Reproduce only the lines below from the line containing "Blueys Sandals in Black" to the line containing "205/60R16 92H, Seiberling, WINTER", exactly as written, with both end lines kept. Omit the pictures.
======== Available records ========
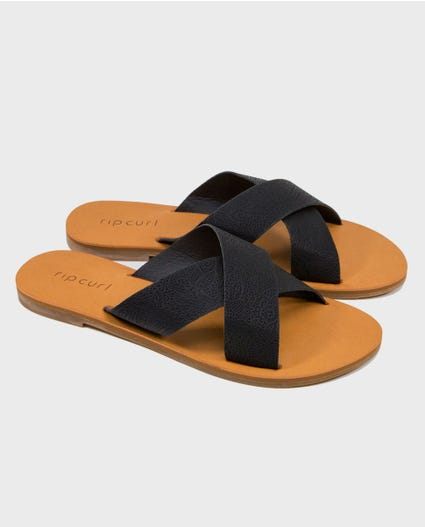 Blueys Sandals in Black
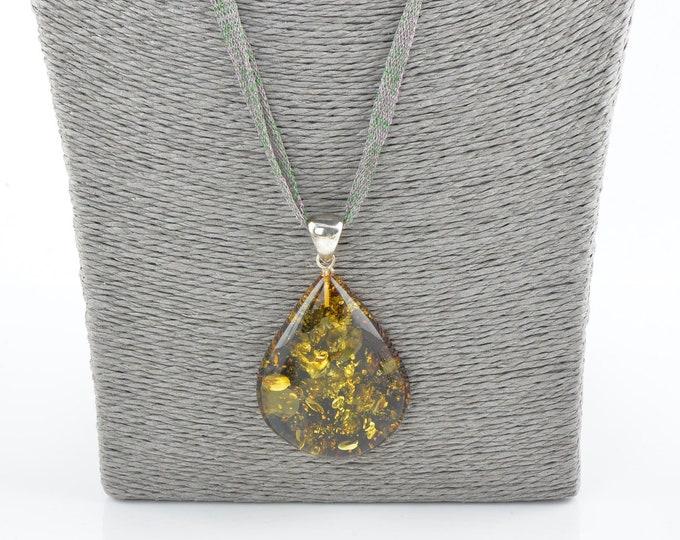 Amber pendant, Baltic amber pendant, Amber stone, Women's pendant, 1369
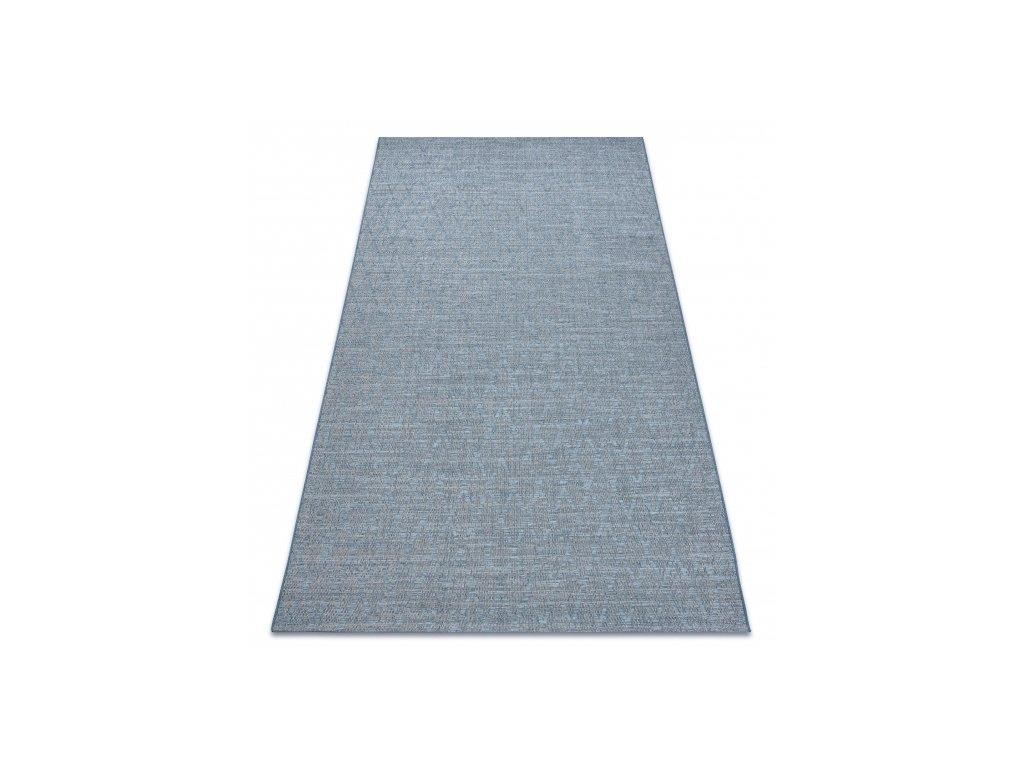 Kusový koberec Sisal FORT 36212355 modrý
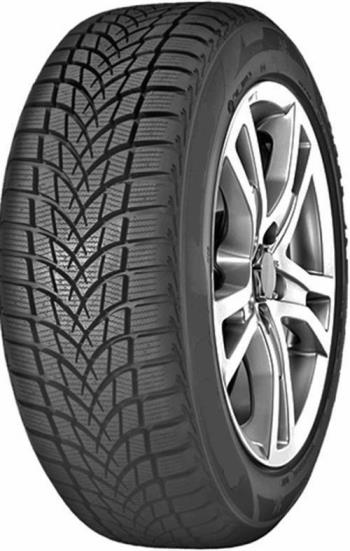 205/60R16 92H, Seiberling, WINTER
========
======== Available records ========
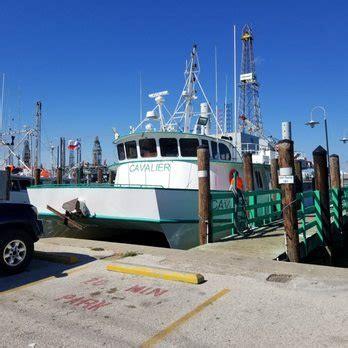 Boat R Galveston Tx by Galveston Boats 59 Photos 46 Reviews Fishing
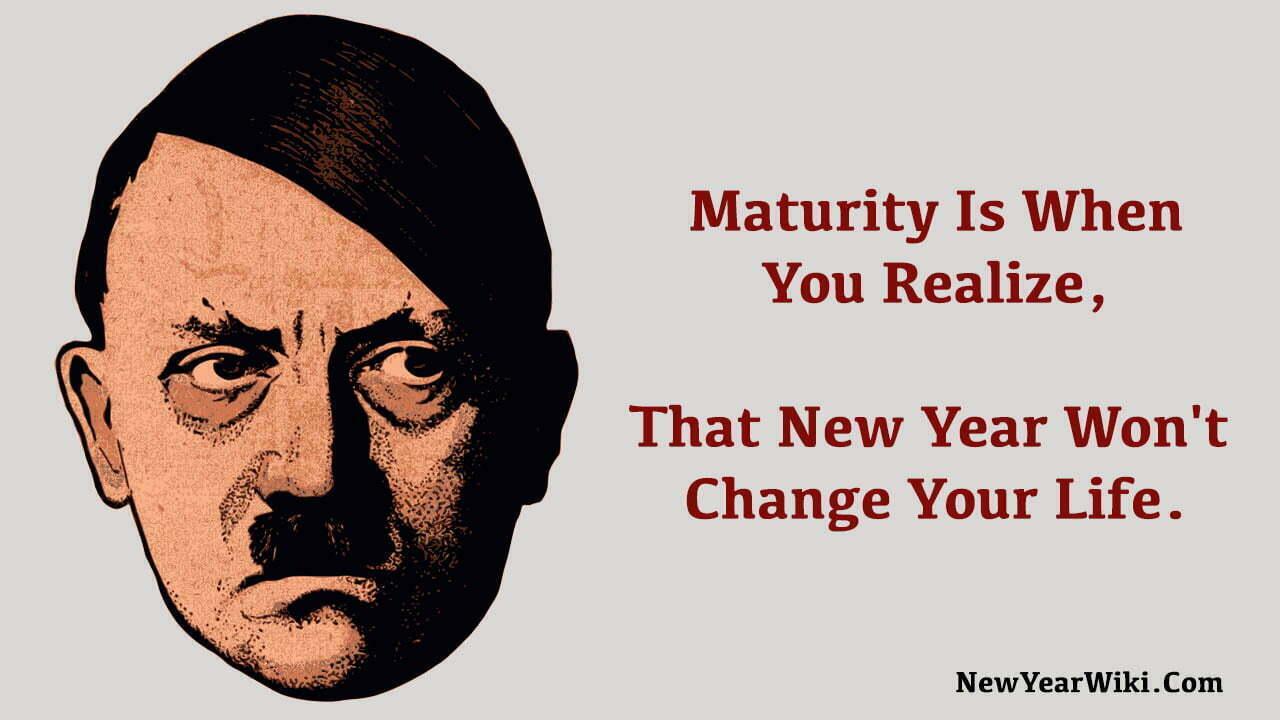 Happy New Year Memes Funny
========
======== Available records ========
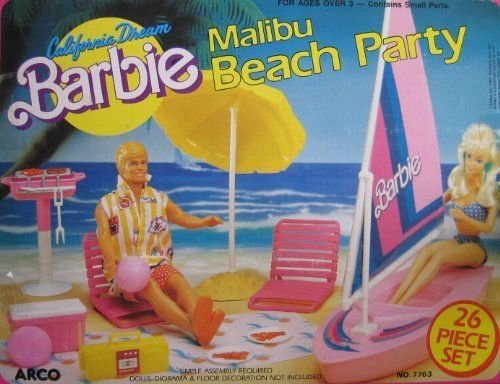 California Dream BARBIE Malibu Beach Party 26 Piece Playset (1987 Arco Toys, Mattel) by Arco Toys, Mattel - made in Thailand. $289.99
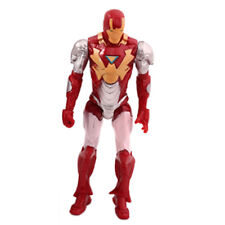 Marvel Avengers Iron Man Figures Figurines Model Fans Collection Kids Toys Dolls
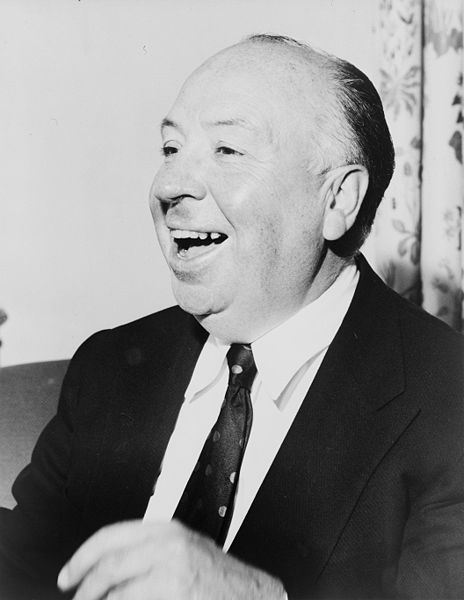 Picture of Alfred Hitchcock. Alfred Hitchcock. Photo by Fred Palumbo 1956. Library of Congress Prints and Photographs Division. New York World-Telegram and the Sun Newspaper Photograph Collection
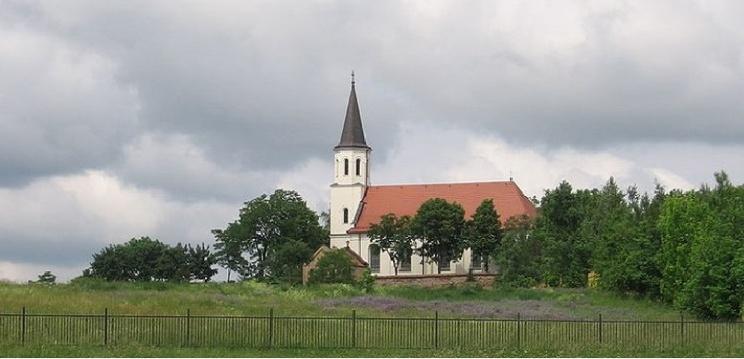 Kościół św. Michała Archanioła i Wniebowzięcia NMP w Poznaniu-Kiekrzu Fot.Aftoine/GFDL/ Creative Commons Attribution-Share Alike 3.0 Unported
========
Expected output:
 Blueys Sandals in Black
 Amber pendant, Baltic amber pendant, Amber stone, Women's pendant, 1369
 Kusový koberec Sisal FORT 36212355 modrý
 205/60R16 92H, Seiberling, WINTER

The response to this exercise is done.